印刷業界におきましては、電子書籍市場やインターネット広告市場の拡大による紙媒体の需要減少や競争の激化による受注単価の下落が続いていることに加え、新型コロナウイルス感染症拡大による影響などもあり、経営環境は依然として厳しい状況が続きました。
当社はこのような情勢のもと、営業部門においては前連結会計年度において新たに連結子会社となった新村印刷株式会社とのシナジー効果を早期に発揮させるための取り組みを行い、包装・パッケージ分野の受注拡大を図るとともに、包装・パッケージ及び医療用添付文書の生産設備を増強しました。さらに、伸張分野である配送用ラベル伝票についても積極的に受注活動を展開するとともに、生産設備を増強しました。組織面では、グループの物流管理部門並びに商業印刷分野の営業部門及び生産管理部門の集約を行い、情報の一元化及び業務効率化を図りました。

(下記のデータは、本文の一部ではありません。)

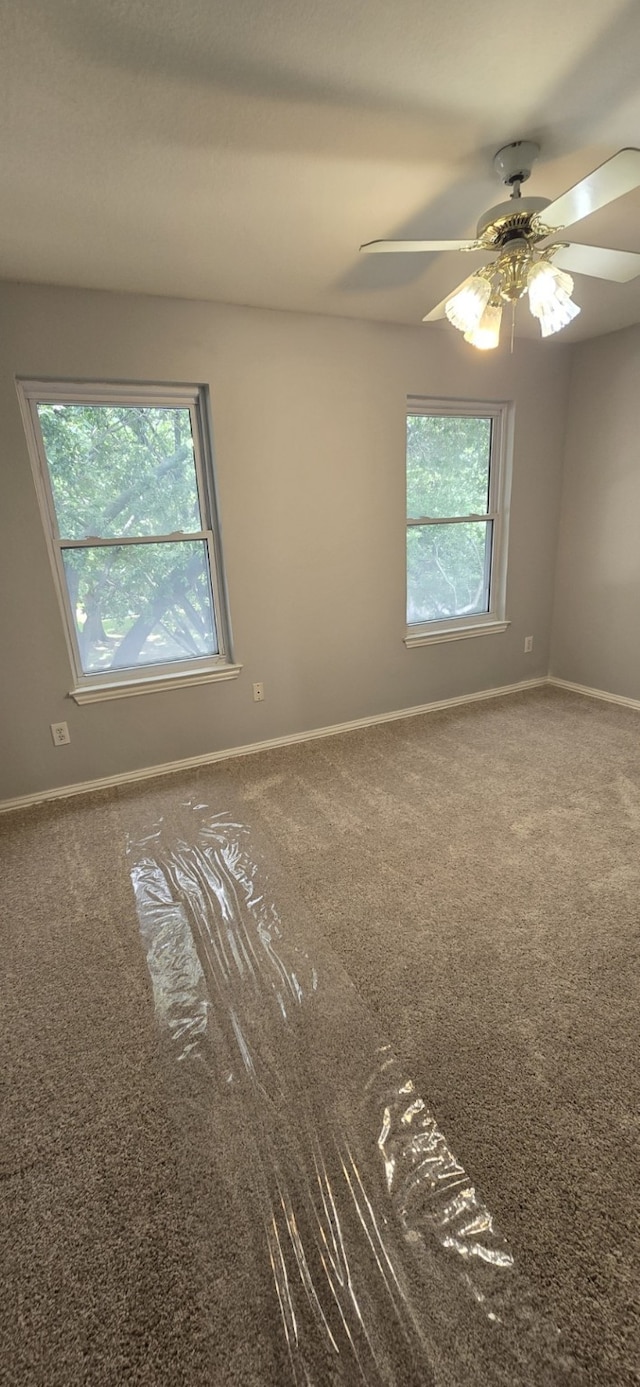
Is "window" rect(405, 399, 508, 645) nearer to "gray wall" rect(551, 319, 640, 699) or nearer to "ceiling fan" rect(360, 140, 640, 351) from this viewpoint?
"gray wall" rect(551, 319, 640, 699)

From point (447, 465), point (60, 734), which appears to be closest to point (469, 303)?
point (447, 465)

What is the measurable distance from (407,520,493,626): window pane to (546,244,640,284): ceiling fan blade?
5.66 ft

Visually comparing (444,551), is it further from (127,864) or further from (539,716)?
(127,864)

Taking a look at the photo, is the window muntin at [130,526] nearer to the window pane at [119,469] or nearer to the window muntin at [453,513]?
the window pane at [119,469]

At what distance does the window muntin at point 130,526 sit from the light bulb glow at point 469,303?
148 centimetres

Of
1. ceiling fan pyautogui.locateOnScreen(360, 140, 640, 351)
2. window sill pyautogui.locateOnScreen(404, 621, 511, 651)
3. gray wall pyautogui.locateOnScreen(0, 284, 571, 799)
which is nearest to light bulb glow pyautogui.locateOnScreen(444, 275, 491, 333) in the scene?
ceiling fan pyautogui.locateOnScreen(360, 140, 640, 351)

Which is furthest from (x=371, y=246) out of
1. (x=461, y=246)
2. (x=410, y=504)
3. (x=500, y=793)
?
(x=500, y=793)

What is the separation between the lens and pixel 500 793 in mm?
2631

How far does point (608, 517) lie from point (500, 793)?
85.3 inches

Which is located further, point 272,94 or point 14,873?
point 14,873

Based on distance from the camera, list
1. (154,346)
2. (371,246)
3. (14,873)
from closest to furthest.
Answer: (371,246) < (14,873) < (154,346)

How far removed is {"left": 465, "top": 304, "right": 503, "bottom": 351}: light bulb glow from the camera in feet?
5.78

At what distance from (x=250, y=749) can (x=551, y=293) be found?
2491mm

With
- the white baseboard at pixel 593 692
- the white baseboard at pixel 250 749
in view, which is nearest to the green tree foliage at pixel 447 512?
the white baseboard at pixel 250 749
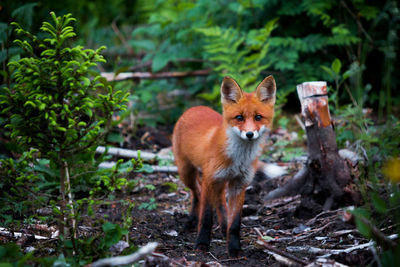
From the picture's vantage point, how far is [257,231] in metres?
4.05

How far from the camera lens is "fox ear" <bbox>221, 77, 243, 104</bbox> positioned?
422 cm

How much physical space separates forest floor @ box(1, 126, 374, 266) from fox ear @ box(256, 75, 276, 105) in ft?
4.62

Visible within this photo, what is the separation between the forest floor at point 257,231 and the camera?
3.23m

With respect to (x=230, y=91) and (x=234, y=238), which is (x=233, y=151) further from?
(x=234, y=238)

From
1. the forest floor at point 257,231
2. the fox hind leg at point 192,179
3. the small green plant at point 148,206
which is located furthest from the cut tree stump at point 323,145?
the small green plant at point 148,206

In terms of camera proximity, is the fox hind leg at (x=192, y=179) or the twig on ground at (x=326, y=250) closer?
the twig on ground at (x=326, y=250)

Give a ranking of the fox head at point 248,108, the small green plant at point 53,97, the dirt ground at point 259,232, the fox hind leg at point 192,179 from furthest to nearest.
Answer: the fox hind leg at point 192,179
the fox head at point 248,108
the dirt ground at point 259,232
the small green plant at point 53,97

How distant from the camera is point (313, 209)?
481 centimetres

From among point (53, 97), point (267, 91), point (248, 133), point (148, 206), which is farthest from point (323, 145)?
point (53, 97)

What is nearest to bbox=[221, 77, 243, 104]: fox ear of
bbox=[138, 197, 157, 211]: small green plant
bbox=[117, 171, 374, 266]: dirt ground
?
bbox=[117, 171, 374, 266]: dirt ground

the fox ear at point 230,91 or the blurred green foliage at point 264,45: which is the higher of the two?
the blurred green foliage at point 264,45

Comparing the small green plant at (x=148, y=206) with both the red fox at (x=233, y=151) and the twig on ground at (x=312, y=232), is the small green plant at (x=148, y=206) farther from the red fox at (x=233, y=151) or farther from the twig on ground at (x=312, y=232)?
the twig on ground at (x=312, y=232)

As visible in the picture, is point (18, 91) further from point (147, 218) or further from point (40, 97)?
point (147, 218)

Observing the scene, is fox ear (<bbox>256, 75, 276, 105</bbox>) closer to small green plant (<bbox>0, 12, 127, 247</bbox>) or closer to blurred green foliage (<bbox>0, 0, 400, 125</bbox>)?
small green plant (<bbox>0, 12, 127, 247</bbox>)
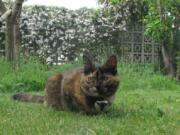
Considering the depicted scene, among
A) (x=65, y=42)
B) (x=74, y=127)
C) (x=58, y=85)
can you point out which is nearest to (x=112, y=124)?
(x=74, y=127)

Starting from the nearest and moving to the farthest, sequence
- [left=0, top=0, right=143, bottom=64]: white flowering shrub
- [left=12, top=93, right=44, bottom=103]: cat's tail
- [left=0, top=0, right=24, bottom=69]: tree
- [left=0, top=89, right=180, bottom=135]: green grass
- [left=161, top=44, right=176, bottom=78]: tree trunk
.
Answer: [left=0, top=89, right=180, bottom=135]: green grass, [left=12, top=93, right=44, bottom=103]: cat's tail, [left=0, top=0, right=24, bottom=69]: tree, [left=161, top=44, right=176, bottom=78]: tree trunk, [left=0, top=0, right=143, bottom=64]: white flowering shrub

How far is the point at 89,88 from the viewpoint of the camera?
4867 mm

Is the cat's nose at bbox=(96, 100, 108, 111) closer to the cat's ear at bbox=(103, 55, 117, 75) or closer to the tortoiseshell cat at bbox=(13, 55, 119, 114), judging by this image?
the tortoiseshell cat at bbox=(13, 55, 119, 114)

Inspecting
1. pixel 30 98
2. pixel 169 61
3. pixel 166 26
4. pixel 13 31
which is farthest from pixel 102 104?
pixel 169 61

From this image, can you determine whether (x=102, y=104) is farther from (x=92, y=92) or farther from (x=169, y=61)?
(x=169, y=61)

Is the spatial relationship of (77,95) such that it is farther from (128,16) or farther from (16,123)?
(128,16)

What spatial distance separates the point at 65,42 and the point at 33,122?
903 cm

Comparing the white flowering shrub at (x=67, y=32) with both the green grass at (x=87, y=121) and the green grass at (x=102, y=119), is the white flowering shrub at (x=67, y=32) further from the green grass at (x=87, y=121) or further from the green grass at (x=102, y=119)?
the green grass at (x=87, y=121)

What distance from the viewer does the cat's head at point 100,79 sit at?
4.85m

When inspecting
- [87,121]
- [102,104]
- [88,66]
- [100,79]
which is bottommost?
[87,121]

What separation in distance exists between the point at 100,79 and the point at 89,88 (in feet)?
0.50

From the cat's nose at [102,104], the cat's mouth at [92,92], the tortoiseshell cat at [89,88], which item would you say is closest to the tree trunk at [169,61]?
the tortoiseshell cat at [89,88]

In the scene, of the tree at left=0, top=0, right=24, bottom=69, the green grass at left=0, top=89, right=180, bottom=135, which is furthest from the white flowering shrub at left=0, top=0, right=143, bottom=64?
the green grass at left=0, top=89, right=180, bottom=135

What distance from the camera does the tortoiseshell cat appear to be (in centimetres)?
488
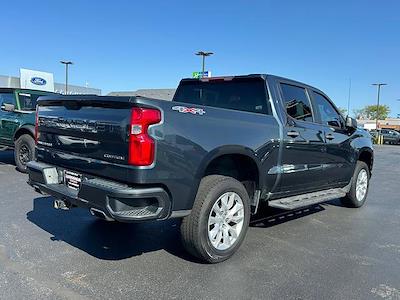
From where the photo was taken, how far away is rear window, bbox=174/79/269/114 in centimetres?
505

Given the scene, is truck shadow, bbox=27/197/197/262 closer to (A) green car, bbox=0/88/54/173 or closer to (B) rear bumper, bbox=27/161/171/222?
(B) rear bumper, bbox=27/161/171/222

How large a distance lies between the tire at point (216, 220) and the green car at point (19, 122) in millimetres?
5925

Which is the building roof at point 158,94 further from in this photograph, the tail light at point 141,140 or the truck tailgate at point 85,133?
the tail light at point 141,140

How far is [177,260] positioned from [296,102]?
105 inches

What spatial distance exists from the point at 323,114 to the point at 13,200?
5005 millimetres

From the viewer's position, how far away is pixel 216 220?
4.07 meters

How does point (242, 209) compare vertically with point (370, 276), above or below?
above

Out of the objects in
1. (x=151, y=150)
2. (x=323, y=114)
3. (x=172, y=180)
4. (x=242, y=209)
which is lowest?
(x=242, y=209)

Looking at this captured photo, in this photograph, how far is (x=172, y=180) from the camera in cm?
352

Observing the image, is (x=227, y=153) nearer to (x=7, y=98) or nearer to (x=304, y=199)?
(x=304, y=199)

以上の結果、当連結会計年度の業績は、前第3四半期連結会計期間より新村印刷株式会社を連結子会社化したことが寄与し、売上高は181億27百万円(前年同期比2.1%増)となりました。しかしながら、損益面では、営業損失1億52百万円(前年同期は73百万円の利益)、経常損失1億9百万円(前年同期は1億14百万円の利益)、特別損失として投資有価証券評価損55百万円、固定資産売却損34百万円等を計上したこと並びに繰延税金資産を一部取り崩したことによる法人税等調整額60百万円を計上したことにより、親会社株主に帰属する当期純損失3億47百万円(前年同期は1億10百万円の利益)となりました。
セグメント別の業績を示すと次のとおりです。
① 印刷事業
前連結会計年度より新たに連結子会社となった新村印刷株式会社とのシナジー効果を早期に発揮させるための取り組みとして、包装・パッケージ分野の受注拡大を図るとともに包装・パッケージ及び医療用添付文書の生産設備を増強しました。また、伸張分野である配送用ラベル伝票の積極的な受注活動を展開するとともに、生産設備を増強しました。
売上高は配送用伝票や新型コロナウイルス感染症拡大により展示会・イベントが延期となったことなどによる宣伝用印刷物の減少はあったものの、新村印刷株式会社を連結子会社化したことが寄与し、売上高は164億60百万円(前年同期比2.8%増)となりましたが、損益面では、新村印刷株式会社の貢献がなく、セグメント損失(営業損失)1億26百万円(前年同期は25百万円の損失)となりました。
② 電子部品製造事業
次世代タッチセンサーのAgメッシュ配線を直接形成する技術開発が終了し、前第4四半期連結会計期間より量産体制に入りました。今後、生産工程の改善による品質向上、自動化等による省力化を行い、生産効率を向上させることで早期に収益改善を図ります。また、エッチング精密製品については、次世代移動通信技術5Gシステムを基盤とした電子デバイスの需要増加が見込まれ、受注の確保を目指します。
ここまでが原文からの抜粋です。